AUFGABE 1 —
Gib die Datensätze von der Zeile mit „Is (28,240) further“ bis zum Ende der Datensätze (beide Enden eingeschlossen) als CSV mit den zwei Spalten „eingabe“ und „ausgabe“ aus. Je Datensatz kommt eine Zeile mit dem Text und der Antwort, jeweils in einem Feld in Anführungszeichen, und Zeilenumbrüche werden durch Leerzeichen ersetzt.

Insgesamt kranken die bisher besprochenen Parts von "Live 1972-1992" daran, dass sie im Vergleich zur erst letzten Jahr erschienenen Studio-Kompilation "The Studio Albums 1978-1991" nur insofern Mehrwert schaffen, als sie rumpligere oder gitarrenfetischisierendere Versionen anbieten – aber keine gleichwertigen, alternativen oder gar besseren.
Das gilt nicht für den letzten Teil des Albums – die Mitschnitte vom 20. und 21. Dezember 1979 in der Rainbow Theatre Show in London. Die Qualität ist um Lichtjahre besser als in den anderen Teilen, Knopflers Stimme und Gitarre sind ebenso wie der Bass viel weiter nach vorne gemischt. Der Meister lässt sich hin und wieder zu Interaktion mit dem Publikum herab, das aber nicht ständig zu hören ist. Insgesamt eine sehr flüssige, smoothe Aufnahme, mit der allerbesten Version von "Where Do You Think You're Going?". Endlich hört man die Sehnsucht aus Marks Stratocaster raus.

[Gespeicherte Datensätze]
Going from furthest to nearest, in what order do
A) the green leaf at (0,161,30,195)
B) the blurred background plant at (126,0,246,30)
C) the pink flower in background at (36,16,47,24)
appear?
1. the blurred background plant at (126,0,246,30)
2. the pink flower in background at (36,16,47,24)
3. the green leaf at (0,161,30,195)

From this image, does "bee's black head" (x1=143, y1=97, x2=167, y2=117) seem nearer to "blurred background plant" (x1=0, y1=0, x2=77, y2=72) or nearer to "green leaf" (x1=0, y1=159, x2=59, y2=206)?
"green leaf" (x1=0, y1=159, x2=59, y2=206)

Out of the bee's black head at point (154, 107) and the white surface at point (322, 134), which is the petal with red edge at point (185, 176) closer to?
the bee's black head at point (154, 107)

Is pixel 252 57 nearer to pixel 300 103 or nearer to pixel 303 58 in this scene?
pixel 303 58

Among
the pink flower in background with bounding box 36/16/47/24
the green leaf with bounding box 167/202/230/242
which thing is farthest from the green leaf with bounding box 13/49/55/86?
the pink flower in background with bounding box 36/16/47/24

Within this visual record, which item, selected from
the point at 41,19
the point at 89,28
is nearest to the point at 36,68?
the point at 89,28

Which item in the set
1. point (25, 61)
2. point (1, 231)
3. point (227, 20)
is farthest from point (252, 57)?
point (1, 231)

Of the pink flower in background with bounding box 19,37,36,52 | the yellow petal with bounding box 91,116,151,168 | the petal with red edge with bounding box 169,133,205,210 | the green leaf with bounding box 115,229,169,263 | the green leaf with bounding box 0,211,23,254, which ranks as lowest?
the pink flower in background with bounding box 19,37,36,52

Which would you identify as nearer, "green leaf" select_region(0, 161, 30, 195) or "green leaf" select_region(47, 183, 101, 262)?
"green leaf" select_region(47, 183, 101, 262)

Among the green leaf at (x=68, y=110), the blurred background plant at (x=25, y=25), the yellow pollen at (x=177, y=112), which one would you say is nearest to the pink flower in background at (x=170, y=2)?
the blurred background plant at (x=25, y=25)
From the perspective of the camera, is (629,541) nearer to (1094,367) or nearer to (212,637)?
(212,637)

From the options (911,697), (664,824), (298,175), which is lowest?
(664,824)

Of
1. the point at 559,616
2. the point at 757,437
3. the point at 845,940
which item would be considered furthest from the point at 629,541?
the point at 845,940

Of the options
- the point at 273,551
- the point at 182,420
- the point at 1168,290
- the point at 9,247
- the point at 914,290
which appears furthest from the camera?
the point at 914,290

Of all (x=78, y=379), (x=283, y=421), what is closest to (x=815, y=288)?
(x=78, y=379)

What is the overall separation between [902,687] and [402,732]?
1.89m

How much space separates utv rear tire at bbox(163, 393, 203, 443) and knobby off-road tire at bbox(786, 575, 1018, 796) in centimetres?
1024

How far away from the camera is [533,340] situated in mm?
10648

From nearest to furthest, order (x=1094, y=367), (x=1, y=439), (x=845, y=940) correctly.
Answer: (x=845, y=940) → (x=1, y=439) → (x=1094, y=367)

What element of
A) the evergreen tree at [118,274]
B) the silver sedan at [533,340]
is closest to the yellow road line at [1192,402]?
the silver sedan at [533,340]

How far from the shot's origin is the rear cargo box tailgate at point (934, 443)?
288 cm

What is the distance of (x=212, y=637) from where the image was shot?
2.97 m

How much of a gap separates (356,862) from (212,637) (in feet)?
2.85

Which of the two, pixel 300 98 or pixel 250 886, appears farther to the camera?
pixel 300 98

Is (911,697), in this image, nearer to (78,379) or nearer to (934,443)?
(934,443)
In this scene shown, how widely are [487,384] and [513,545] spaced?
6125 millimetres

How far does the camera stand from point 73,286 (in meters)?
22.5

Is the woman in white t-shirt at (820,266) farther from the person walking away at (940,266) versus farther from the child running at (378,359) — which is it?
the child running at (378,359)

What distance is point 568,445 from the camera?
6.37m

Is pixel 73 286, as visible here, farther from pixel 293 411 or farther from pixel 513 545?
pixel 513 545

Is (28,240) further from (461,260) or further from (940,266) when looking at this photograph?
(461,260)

AUFGABE 2 —
Schreib den Textauszug über „Live 1972-1992“ vollständig und unverändert ab.

LÖSUNGSWEG 1 —
eingabe,ausgabe
"Is (28,240) further from (461,260) or further from (940,266) when looking at this photograph?","(461,260)"

LÖSUNGSWEG 2 —
Insgesamt kranken die bisher besprochenen Parts von "Live 1972-1992" daran, dass sie im Vergleich zur erst letzten Jahr erschienenen Studio-Kompilation "The Studio Albums 1978-1991" nur insofern Mehrwert schaffen, als sie rumpligere oder gitarrenfetischisierendere Versionen anbieten – aber keine gleichwertigen, alternativen oder gar besseren.
Das gilt nicht für den letzten Teil des Albums – die Mitschnitte vom 20. und 21. Dezember 1979 in der Rainbow Theatre Show in London. Die Qualität ist um Lichtjahre besser als in den anderen Teilen, Knopflers Stimme und Gitarre sind ebenso wie der Bass viel weiter nach vorne gemischt. Der Meister lässt sich hin und wieder zu Interaktion mit dem Publikum herab, das aber nicht ständig zu hören ist. Insgesamt eine sehr flüssige, smoothe Aufnahme, mit der allerbesten Version von "Where Do You Think You're Going?". Endlich hört man die Sehnsucht aus Marks Stratocaster raus.